The primary point of this passage is to help the Corinthian Christians to be orderly in their giving. The principles laid down here are also important for us today.

 

Orderly Giving Will Be:

1. Done for a Godly Purpose

2. Done at Weekly Worship

3. Done in Proportion to One’s Income

4. Done in a Manner above Reproach

 

Orderly Giving Will Be:

I. DONE FOR A GODLY PURPOSE

 

1 Corinthians 16:1 Now concerning the collection for the saints, as I have given order to the churches of Galatia, even so do ye.  

 

1. Supporting Poor Christians

 

The first thing that we notice here is that this “collection” was not the normal Sunday offering. This was a special offering for “the saints” in, as verse 3 tells us, the city of Jerusalem. This was a widespread and long-term collection that Paul had several churches involved in (see Romans 15:26).

 

Why did the Christians in Jerusalem need help?

 

We can discern two reasons from the Bible:

 

1) Jerusalem Christians, after the death of Stephen in Acts 7, found themselves under persecution and driven from Jerusalem.

 

1 And Saul was consenting unto his death. And at that time there was a great persecution against the church which was at Jerusalem; and they were all scattered abroad throughout the regions of Judaea and Samaria, except the apostles. (Acts 8:1)

..............................

» Short exercise
In the sermon outline on orderly giving, which city were the saints who received the special collection living in? Rely only on the sermon outline about orderly giving when you answer.

» Record extracts
..............................

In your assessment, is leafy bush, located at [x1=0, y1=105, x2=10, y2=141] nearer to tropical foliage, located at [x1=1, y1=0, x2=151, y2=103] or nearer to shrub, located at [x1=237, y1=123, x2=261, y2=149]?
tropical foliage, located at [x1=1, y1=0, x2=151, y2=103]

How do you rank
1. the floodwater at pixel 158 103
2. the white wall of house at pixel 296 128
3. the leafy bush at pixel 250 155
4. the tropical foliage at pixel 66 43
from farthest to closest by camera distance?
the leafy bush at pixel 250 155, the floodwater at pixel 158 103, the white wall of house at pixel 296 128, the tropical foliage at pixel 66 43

..............................

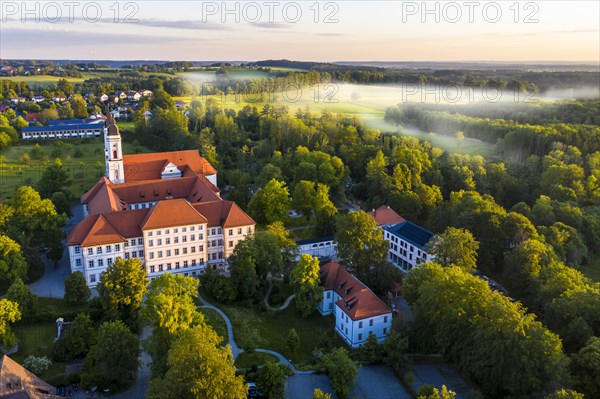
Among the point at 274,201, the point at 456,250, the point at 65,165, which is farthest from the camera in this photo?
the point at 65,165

..............................

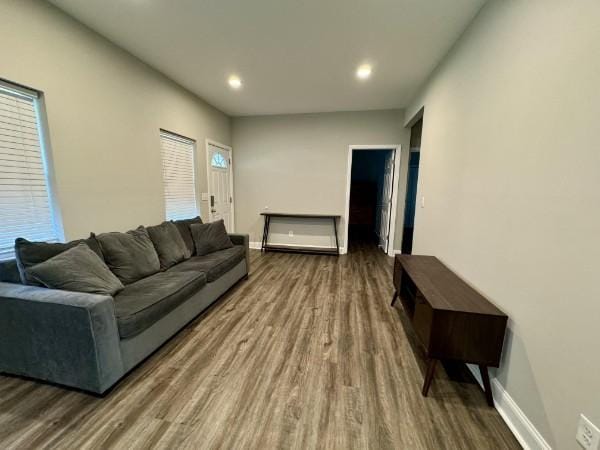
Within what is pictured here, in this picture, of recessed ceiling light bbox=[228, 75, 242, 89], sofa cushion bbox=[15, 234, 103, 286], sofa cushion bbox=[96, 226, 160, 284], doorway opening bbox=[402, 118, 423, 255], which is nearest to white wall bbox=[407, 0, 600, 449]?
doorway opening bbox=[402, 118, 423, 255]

..............................

» Worked answer
The saints lived in Jerusalem.